The SCBD opposed the construction of the LBT and the other two telescopes because the construction occurred in a rare coniferous forest area, said Dr. Bob Witzeman, conservation chairperson for the Maricopa Audubon Society.
Genice Froehlich, Safford District wildlife manager of the Coronado National Forest, said the Mount Graham project is located in a pure spruce forested area, which is extremely rare for this latitude.
"This is the southern most extent of pure spruce fir (in the world)," she said.
The Mount Graham Observatory currently accounts for 8.6 acres of the 2,000 pure spruce acreage, which is "a tiny portion of the mountain," Froehlich added.
Another contention of the SCBD is that the observatory is built on San Carlos Apache Indian sacred ground.
Strittmatter said many visits were done with the San Carlos Apaches before construction on the telescopes began.
"Nobody I have met said it was sacred," he said.
Letters obtained by the Arizona Daily Wildcat indicate the tribe considers Mount Graham sacred.
"Any permanent modification of the present form of this mountain constitutes a display of profound disrespect for a cherished feature of the Apache's original homeland as well as a serious violation of Apache traditional religious beliefs," San Carlos Tribe Council secretary Barbara Maualito stated in a July 1990 letter to the U.S. Forest Service.
Buck Kitcheyan, chairman of the San Carlos Apache Tribe, stated in an August 1990 letter, "The proposed construction of an astronomical observatory on Mt. Graham threatens to destroy Apache ancestral burial grounds, medicine plants used in sacred Apache ceremonies and other religious sites."
Strittmatter said one tribe member is working at the Mount Graham Observatory, which is an indication the San Carlos Apaches do not object to the observatory.

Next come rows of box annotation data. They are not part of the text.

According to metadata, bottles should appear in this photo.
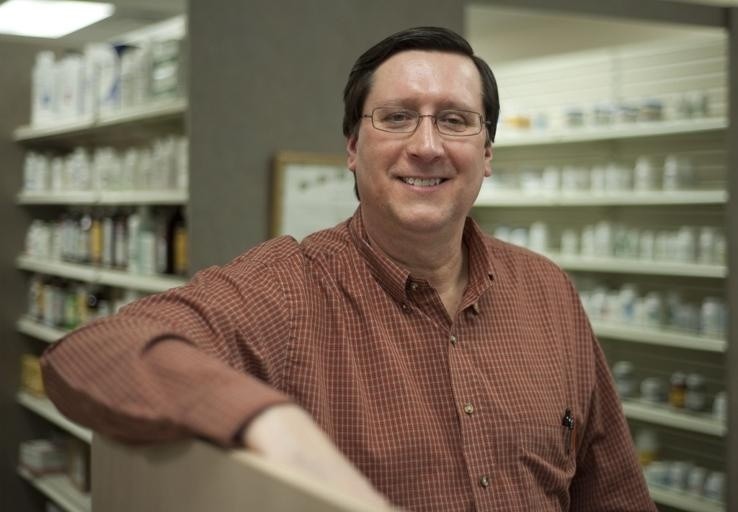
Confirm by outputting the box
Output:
[478,152,732,501]
[15,38,187,330]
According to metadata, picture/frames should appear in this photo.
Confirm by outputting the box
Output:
[269,150,358,251]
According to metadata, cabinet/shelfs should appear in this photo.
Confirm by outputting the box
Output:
[12,38,207,512]
[481,112,737,512]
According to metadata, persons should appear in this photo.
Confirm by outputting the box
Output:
[41,26,658,512]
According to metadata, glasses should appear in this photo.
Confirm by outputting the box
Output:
[359,106,492,137]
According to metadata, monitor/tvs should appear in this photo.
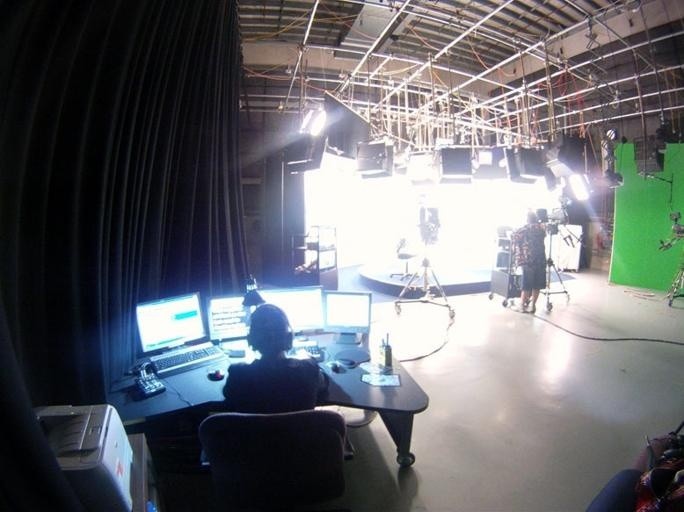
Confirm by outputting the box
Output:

Witzeman said there is a high unemployment rate on the reservation, and while he believes that American Indians oppose the observatory's location, it is no surprise to see young San Carlos Apaches working there.
Strittmatter said the SCBD opposes the project because the Mount Graham Red Squirrel, which calls the mountain home, would be negatively affected by the building of the telescopes.
Studies done by the Safford Ranger District have found that Red Squirrel populations have actually increased since the telescopes were completed in 1993.
Statistics show that when the first two telescopes of the Mount Graham project were completed, the number of Red Squirrels on the mountain was estimated to be between 223 and 385 squirrels.
In 1999, the population estimates ranged from 528 to 571 squirrels.
"We have seen no recorded environmental impacts (from the building of the telescopes)," Froehlich said.
In 1992, more than 200 UA students protested outside the Steward Observatory, claiming the construction of the telescopes violated sacred sites of the San Carlos Apaches and was a danger to the Red Squirrel.
Strittmatter said he believes someone from the SCBD organized the protest.